■ Work task:
Extract, from the records beneath this instruction, each line that contains the word "thomsonii".

>>>>

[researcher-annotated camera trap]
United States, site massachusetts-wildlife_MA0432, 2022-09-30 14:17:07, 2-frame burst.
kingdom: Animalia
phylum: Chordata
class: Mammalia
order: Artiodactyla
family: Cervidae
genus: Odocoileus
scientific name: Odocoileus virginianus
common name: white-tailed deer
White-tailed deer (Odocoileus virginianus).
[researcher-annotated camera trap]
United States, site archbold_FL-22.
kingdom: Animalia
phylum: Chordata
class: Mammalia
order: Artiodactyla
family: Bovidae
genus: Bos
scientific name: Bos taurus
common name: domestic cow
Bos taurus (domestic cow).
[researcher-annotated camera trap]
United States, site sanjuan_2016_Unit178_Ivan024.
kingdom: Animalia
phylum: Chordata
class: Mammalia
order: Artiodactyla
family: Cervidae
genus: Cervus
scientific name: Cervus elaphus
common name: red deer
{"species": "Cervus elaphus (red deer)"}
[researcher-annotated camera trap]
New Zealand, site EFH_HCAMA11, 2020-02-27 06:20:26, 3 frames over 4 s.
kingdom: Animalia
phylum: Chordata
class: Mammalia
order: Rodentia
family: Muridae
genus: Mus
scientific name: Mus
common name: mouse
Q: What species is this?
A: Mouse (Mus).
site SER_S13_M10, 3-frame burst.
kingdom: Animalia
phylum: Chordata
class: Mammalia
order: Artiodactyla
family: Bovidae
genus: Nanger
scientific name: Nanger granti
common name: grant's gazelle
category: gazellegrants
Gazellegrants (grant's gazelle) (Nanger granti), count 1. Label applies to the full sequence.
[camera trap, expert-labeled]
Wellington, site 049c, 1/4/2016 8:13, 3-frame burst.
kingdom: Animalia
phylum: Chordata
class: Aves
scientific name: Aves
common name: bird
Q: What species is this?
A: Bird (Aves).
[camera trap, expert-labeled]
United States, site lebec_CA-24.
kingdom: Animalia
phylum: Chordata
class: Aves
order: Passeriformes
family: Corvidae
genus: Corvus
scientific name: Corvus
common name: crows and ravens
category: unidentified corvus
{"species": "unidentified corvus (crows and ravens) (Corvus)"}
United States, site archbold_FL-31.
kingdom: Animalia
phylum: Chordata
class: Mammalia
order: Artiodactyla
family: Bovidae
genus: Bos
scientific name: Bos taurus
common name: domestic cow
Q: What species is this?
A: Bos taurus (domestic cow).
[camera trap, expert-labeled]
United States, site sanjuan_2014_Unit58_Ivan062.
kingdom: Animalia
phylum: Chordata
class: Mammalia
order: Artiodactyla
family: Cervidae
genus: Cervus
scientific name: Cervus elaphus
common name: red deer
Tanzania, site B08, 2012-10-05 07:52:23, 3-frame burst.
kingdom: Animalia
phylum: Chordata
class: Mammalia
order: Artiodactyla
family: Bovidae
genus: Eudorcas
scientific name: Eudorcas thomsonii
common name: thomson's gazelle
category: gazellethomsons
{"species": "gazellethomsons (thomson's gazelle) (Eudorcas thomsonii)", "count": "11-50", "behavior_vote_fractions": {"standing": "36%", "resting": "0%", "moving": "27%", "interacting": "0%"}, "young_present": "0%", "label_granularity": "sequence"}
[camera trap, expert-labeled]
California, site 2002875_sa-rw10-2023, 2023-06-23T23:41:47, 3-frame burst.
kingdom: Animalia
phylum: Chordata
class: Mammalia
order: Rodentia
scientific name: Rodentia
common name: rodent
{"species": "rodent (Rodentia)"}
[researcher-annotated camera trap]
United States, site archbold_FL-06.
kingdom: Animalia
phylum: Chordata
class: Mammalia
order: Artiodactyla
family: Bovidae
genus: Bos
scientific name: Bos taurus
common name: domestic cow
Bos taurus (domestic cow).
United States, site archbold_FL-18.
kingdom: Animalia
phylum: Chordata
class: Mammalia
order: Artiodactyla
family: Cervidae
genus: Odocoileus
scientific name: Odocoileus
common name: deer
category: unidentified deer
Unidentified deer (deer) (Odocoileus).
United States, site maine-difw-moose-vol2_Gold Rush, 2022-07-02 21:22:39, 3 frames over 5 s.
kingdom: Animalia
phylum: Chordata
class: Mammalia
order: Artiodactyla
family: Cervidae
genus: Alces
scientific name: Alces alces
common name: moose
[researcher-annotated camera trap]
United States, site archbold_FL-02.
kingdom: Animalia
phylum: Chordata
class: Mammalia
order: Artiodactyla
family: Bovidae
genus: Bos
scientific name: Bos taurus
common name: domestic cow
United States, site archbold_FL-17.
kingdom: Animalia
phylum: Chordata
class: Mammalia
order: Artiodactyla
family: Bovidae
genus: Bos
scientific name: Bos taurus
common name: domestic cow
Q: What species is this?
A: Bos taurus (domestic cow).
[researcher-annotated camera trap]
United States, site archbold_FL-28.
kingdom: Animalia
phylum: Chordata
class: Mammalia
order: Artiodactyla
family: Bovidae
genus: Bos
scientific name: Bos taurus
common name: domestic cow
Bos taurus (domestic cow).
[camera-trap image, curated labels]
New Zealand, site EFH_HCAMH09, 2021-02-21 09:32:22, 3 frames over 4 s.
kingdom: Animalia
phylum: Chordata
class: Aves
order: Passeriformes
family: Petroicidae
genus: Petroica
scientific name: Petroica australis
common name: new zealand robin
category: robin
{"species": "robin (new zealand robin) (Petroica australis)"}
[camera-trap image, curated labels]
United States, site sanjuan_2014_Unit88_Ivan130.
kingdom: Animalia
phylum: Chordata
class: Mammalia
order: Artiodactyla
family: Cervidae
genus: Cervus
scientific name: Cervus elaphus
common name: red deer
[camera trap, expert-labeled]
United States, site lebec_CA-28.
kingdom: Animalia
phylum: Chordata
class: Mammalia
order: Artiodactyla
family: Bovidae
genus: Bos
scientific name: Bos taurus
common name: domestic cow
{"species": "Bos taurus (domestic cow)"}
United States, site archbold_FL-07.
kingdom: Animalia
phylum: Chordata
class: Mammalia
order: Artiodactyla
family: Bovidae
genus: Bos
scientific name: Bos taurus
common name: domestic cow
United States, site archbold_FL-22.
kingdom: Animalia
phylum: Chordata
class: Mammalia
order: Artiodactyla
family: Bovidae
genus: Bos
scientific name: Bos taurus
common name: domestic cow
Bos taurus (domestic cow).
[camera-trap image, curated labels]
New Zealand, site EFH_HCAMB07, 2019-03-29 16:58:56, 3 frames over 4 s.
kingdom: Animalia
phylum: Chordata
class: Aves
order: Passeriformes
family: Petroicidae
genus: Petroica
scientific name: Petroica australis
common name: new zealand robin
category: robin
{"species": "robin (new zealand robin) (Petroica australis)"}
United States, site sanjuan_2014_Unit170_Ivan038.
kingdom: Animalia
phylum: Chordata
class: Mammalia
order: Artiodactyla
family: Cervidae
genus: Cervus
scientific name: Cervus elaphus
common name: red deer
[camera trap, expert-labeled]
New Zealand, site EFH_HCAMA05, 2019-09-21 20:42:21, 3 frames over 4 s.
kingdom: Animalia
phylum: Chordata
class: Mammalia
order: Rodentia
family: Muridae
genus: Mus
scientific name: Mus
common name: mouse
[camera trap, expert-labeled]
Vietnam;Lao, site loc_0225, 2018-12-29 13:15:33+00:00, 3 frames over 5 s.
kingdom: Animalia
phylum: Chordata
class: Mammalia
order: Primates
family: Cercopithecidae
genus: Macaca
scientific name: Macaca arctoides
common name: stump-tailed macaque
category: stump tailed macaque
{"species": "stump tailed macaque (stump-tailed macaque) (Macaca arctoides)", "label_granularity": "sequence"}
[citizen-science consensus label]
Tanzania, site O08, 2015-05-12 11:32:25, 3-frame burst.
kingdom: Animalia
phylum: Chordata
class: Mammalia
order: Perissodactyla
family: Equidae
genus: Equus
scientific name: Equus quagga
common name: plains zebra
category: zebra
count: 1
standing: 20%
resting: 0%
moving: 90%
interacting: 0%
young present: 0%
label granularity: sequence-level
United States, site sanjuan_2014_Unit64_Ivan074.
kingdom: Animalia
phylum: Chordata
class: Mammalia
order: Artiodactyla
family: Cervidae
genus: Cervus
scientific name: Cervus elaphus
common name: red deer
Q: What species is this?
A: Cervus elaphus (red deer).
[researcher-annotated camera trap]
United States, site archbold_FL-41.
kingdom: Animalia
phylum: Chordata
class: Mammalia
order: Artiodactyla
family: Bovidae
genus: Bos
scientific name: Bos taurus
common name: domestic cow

<<<<

■ Expected output:
scientific name: Eudorcas thomsonii
{"species": "gazellethomsons (thomson's gazelle) (Eudorcas thomsonii)", "count": "11-50", "behavior_vote_fractions": {"standing": "36%", "resting": "0%", "moving": "27%", "interacting": "0%"}, "young_present": "0%", "label_granularity": "sequence"}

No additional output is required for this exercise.